(II) How much pressure is needed to compress the volume of an iron block by 0.10%? Express your answer in \({\bf{N/}}{{\bf{m}}^{\bf{2}}}\), and compare it to atmospheric pressure \(\left( {{\bf{1}}{\bf{.0 \times 1}}{{\bf{0}}^{\bf{5}}}\;{\bf{N/}}{{\bf{m}}^{\bf{2}}}} \right)\).

When pressure acts on an object from all sides, its volume decreases by an amount directly proportional to the original volume (\({V_0}\)) and the change in the pressure\(\left( {\Delta P} \right)\), i.e., \(\Delta V = - \frac{1}{B}{V_0}\Delta P\).

Here, B is the constant of proportionality, termed the bulk modulus, and the minus sign indicates that the volume decreases on increasing pressure.

In this problem, the percentage change in volume of the iron block is directly proportional to the pressure needed to compress it. The value of bulk modulus of the iron is\(B{\bf{ = 90 \times 1}}{{\bf{0}}^{\bf{9}}}\;{\bf{N/}}{{\bf{m}}^{\bf{2}}}\).

If\({V_0}\)is the original volume of the iron block, and\(\Delta V\)is the volume change, the percentage chain in the volume of the block is as follows:

\(\begin{array}{c}\frac{{\Delta V}}{{{V_0}}} \times 100 = 0.10\\\frac{{\Delta V}}{{{V_0}}} = 0.10 \times {10^{ - 2}}\end{array}\)

The value of atmospheric pressure is\({P_{\rm{a}}} = 1.0 \times {10^5}\;{\rm{N/}}{{\rm{m}}^{\rm{2}}}\).

Let\(\Delta P\)be the pressure needed to change the volume of the iron block by\(\Delta V\).

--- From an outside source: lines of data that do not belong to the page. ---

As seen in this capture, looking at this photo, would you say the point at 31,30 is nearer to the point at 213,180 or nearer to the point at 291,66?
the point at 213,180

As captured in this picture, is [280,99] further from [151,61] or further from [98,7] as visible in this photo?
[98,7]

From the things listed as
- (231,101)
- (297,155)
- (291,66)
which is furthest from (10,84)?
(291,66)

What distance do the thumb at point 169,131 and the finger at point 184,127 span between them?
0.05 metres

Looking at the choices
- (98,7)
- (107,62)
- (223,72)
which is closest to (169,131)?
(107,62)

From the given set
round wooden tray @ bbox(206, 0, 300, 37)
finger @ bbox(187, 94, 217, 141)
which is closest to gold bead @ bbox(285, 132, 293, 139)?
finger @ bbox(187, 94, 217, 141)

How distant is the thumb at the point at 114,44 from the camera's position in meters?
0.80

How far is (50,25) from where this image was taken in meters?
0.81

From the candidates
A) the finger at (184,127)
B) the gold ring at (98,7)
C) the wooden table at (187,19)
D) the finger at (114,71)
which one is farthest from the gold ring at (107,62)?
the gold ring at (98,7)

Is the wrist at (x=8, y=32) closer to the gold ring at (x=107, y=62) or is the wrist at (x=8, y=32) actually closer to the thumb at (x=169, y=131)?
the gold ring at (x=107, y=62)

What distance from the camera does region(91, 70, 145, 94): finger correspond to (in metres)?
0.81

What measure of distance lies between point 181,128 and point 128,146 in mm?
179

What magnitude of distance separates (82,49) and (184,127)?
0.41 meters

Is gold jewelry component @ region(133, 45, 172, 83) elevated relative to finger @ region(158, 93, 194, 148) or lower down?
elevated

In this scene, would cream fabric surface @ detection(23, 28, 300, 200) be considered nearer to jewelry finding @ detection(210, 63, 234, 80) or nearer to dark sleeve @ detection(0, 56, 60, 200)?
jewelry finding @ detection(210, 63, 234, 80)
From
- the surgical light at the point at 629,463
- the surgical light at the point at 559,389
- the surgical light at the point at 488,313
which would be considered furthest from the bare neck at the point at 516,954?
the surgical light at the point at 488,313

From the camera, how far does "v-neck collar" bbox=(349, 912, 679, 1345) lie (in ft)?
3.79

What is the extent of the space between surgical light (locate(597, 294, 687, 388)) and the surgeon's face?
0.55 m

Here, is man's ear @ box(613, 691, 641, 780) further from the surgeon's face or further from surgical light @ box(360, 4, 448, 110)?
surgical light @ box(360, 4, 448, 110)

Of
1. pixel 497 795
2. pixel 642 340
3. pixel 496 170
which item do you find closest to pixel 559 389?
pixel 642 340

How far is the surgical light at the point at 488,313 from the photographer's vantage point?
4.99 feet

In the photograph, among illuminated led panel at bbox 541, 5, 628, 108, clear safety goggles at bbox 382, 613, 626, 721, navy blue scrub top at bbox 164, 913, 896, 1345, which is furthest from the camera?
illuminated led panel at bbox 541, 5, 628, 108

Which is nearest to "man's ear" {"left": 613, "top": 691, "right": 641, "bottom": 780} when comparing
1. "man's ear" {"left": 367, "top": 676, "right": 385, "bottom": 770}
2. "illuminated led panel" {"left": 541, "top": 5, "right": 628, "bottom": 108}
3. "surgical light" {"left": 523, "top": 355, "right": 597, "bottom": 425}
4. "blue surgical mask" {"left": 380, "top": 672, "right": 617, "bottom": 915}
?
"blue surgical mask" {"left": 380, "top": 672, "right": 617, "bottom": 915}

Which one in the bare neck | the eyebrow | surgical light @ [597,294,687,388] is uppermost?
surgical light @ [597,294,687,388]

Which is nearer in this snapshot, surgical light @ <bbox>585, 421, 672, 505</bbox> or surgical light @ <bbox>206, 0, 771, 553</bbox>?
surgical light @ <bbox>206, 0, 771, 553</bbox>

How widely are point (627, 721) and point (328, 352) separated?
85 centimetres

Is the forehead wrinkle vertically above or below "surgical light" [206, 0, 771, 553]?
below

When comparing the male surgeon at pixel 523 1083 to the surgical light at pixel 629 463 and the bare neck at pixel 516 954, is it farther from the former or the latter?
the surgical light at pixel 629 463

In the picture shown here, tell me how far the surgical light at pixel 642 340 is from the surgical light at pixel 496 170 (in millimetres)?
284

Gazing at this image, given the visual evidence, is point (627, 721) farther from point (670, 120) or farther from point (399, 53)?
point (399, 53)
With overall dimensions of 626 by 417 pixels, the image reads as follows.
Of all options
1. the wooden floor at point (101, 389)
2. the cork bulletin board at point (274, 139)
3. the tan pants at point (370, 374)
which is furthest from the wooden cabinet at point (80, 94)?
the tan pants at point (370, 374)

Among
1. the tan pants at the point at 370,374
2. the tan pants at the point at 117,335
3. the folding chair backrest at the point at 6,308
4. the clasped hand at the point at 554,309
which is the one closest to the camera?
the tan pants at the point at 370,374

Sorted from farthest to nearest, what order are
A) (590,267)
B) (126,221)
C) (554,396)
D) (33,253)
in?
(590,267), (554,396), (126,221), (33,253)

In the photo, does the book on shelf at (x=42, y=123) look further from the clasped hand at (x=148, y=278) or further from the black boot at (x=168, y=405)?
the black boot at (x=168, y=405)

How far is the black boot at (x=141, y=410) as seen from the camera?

The change in volume of the iron block when pressure\(\Delta P\)is applied on it is calculated as follows:

\(\begin{array}{c}\Delta V = - \frac{1}{B}{V_0}\Delta P\\\Delta P = - B\frac{{\Delta V}}{{{V_0}}}\\ = - \left( {90 \times {{10}^9}\;{\rm{N/}}{{\rm{m}}^{\rm{2}}}} \right) \times \left( {0.10 \times {{10}^{ - 2}}} \right)\\ = - 9.0 \times {10^7}\;{\rm{N/}}{{\rm{m}}^2}\end{array}\)

Thus, the pressure of \(9.0 \times {10^7}\;{\rm{N/}}{{\rm{m}}^2}\) is needed to compress the volume of the iron block by 0.10%. Here, the negative sign indicates the volume is compressed.

The ratio of pressureneeded to compress the volume of the iron block by 0.10% and the atmospheric pressure is as follows:

\(\begin{array}{c}\frac{{\Delta P}}{{{P_{\rm{a}}}}} = \frac{{9.0 \times {{10}^7}\;{\rm{N/}}{{\rm{m}}^2}}}{{1.0 \times {{10}^5}\;{\rm{N/}}{{\rm{m}}^{\rm{2}}}}}\\ = 9.0 \times {10^2}\\ = 900\end{array}\)

Thus, you can say that the pressure needed to compress the volume of an iron block by 0.10% is 900 times the atmospheric pressure.